Submitted by martin on Wed, 23/10/2002 - 00:51

In reply to by martin

By Martin Thomas

Mark:

"As individuals, we came from 'left Stalinism'. 'The Leninist' was not left-Stalinist, however". You're claiming that you had broken from Stalinism by the time you launched 'The Leninist'? I repeat my point:

"There is no shame in coming to think that one started off at the wrong place in politics, and that one has learned many things since - so long as one's previous errors are unsparingly recognised and analysed. But how can you learn the lessons of your break from Stalinism if you deny that it ever had to take place?"

Or if you think that disavowal of a few particular Stalinist tenets is enough to constitute a comprehensive break from Stalinism?

1. Yes, "From October to August", which I quoted to show you were still Stalinist in 1992, was a selection of stuff written over years up to 1991. But the selection was endorsed in the Introduction - with only the sort of critical reserve that virtually anyone would append to a collection of reprints about a fast-moving situation - as having expounded a "true" "substantive analysis, polemic and prognosis". The blurb further endorses the book's contents as having shown how you "never wavered" etc. A stance you "never waver" from has to be reckoned as a "considered opinion", doesn't it?

2. I never said your Stalinism was "mainstream". Yes, it was quirky, and yes, I remember early issues of "The Leninist" rejecting popular fronts.

3. It's not true on the evidence of "From October to August" that you based your idea that the Stalinist states were socialist on the "economic base" in Grantite style. For example, on page 221 you mock the idea that nationalised property equals socialism in order to conclude that the USSR post-August had ceased to be socialist, not because of any denationalisations, but because the CPSU no longer ruled.

4. Yes, you criticised the CPSU - but while considering it your party, and arguing that the Soviet Union was "the country where the proletarian struggle finds its highest expression".

5. Were Deutscher and the Spartacists on similar lines to yours? Only in so far as they were Stalinoids. (Deutscher never claimed to be a Trotskyist after around 1940; in his "Prophet Outcast", he forthrightly rejected the "new Trotskyism" which he considers Trotsky to have developed after going over to the idea of a new "political" revolution against the autocracy in the USSR).

6. Afghanistan. Your latest article says that you "have written" that April 1978 was not a proletarian revolution.
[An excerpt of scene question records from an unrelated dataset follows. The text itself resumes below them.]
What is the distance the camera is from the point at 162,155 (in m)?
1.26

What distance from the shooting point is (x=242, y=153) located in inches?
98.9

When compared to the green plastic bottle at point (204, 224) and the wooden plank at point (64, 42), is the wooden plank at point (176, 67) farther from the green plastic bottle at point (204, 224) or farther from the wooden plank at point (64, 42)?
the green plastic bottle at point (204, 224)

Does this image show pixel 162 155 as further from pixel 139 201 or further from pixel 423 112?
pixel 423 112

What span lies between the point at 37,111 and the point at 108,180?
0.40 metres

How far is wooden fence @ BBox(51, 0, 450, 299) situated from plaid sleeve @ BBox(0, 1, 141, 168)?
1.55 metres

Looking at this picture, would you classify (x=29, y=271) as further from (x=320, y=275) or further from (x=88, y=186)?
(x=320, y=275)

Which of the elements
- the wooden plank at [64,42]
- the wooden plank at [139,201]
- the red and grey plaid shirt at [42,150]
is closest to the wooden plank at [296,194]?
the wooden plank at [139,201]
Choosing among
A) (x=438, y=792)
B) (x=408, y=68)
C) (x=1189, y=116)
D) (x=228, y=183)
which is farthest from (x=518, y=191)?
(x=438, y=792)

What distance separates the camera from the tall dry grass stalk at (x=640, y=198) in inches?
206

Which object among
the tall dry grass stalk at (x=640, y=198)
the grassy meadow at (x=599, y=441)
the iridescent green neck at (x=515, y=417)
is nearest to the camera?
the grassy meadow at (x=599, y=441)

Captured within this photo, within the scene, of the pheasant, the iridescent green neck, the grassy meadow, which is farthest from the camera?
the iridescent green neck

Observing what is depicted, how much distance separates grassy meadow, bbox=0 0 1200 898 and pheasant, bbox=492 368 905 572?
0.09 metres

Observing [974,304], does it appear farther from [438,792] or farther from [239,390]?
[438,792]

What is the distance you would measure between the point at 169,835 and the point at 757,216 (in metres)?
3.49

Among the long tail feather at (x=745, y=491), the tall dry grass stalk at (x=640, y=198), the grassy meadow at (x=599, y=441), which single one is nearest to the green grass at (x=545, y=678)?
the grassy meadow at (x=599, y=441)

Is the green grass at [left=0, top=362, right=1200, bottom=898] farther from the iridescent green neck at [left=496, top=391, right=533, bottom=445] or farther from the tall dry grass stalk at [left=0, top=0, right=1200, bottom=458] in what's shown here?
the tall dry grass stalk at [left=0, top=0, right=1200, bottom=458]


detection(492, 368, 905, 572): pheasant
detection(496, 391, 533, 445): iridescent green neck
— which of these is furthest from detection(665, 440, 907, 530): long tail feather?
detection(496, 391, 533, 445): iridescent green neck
Good, except that, so far as I can tell, that is the first time you have actually written that down.

Your introduction in October 2001 glowingly endorsed an article which claimed that April 1978 was a proletarian revolution. You qualified the endorsement only by minor and unspecified reference to "flaws" in the article. Your introduction (not the article) praised April 1978 as a "genuine democratic revolution". In that introduction (and in other material in WW around that time) you declared that the Taliban counter-revolution was the opposite of the April 1978 revolution, and that the answer to the Taliban counter-revolution was the opposite again, i.e., so you spelled it out, democratic, secular, working-class revolution. That was identifying April 1978 with "democratic, secular, working-class revolution", wasn't it?

OK, so now you say it was only a "genuine democratic revolution", not proletarian. Good. Of what class character? What other successful revolutions beside the Russian in the 20th century rank above it as "genuine democratic revolutions"?